Sigstore is already supported by helm charts, kubernetes and has a policy controller enabling you to deploy images that you are sure have been signed by someone you trust (your build system, Ops lead, manager, etc.). It has also already found support in other important corners of the software ecosystem, for e.g. npm plans to not only use sigstore to sign their artifacts but also their build provenance, maven central and python have also started using it.
You can deploy a private instance of sigstore or use a community managed publicly available instance of rekor, fulcio and oidc to get started.
TUF - The Update Framework
TUF solves the same problem as sigstore - signing and verification of software artifacts, but has a greater focus on resiliency in case of a compromise. It aims to reduce impact of a compromise and enable secure recovery from a compromise.
Sigstore vs. TUF
While Sigstore allows for key signing using multiple techniques including identity and focuses on making signing and verification easier, TUF typically requires the developers to manage the keys themselves but makes sure that the impact of a compromise is minimal by having a design which allows for explicit and implicit key revocation, multi-signature trust and responsibility segregation. Sigstore actually uses TUF as root of trust for Fulcio and Rekor. Furthermore the releases of Fulcio, Rekor and Cosign are signed using TUF.
TUF has been in the wild for much longer than sigstore while sigstore has seen great adoption recently because of its usability. Both projects are collaborating and you can see co-deployments in the future.
Implementations and Deployments
You can find TUF implementations in many mainstream programming languages including Python, Go, Rust. TUF has seen great use inside the Automotive and IoT space as they need secure OTA updates, for e.g.
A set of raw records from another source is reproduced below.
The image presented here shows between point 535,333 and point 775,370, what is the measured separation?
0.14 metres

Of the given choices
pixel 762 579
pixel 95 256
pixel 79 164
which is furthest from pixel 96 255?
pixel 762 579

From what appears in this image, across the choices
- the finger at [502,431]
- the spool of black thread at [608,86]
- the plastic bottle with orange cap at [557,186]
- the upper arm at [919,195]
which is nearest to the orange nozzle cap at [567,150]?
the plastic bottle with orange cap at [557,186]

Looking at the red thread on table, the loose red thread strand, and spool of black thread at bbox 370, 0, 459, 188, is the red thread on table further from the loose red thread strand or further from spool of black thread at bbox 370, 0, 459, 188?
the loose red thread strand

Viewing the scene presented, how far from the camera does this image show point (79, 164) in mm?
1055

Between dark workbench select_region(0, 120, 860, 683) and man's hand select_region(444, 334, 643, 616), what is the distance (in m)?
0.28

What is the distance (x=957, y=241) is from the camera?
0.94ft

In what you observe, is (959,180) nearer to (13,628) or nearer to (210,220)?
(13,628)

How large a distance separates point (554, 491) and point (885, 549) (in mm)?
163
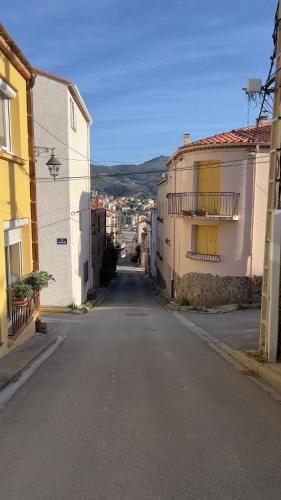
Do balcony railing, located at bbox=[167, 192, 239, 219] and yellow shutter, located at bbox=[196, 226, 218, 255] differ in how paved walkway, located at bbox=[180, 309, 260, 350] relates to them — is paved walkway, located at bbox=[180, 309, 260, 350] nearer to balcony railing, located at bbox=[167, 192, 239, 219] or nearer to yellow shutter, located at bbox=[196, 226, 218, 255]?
yellow shutter, located at bbox=[196, 226, 218, 255]

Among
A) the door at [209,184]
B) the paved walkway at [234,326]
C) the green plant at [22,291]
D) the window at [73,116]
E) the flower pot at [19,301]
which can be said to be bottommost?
the paved walkway at [234,326]

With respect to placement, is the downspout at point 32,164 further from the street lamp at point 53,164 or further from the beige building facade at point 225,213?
the beige building facade at point 225,213

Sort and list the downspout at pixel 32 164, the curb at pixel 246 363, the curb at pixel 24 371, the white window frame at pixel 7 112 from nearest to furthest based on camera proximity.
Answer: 1. the curb at pixel 24 371
2. the curb at pixel 246 363
3. the white window frame at pixel 7 112
4. the downspout at pixel 32 164

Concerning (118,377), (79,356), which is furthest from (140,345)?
(118,377)

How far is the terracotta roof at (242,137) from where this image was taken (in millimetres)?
17781

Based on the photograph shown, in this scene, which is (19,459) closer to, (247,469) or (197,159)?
(247,469)

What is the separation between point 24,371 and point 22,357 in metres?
0.77

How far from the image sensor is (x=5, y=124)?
28.5 feet

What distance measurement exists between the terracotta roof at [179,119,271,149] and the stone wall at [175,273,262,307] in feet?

Uptane, Aktualizr (C++ Uptane) which is also used in Automotive grade linux.
Final Words
If you managed to read until here, I hope I was able to convince you of the value of software supply chain security and provide you an overview of the tools that would help you along the journey. While none of these tools alone will give you the security posture you need, the combination of them is a lethal force against attacks and will reduce your attack surface area to the minimal while providing you an easier path to remediation in case an attack does go through. Be sure to also follow updates and guidelines from OpenSSF as this community grows.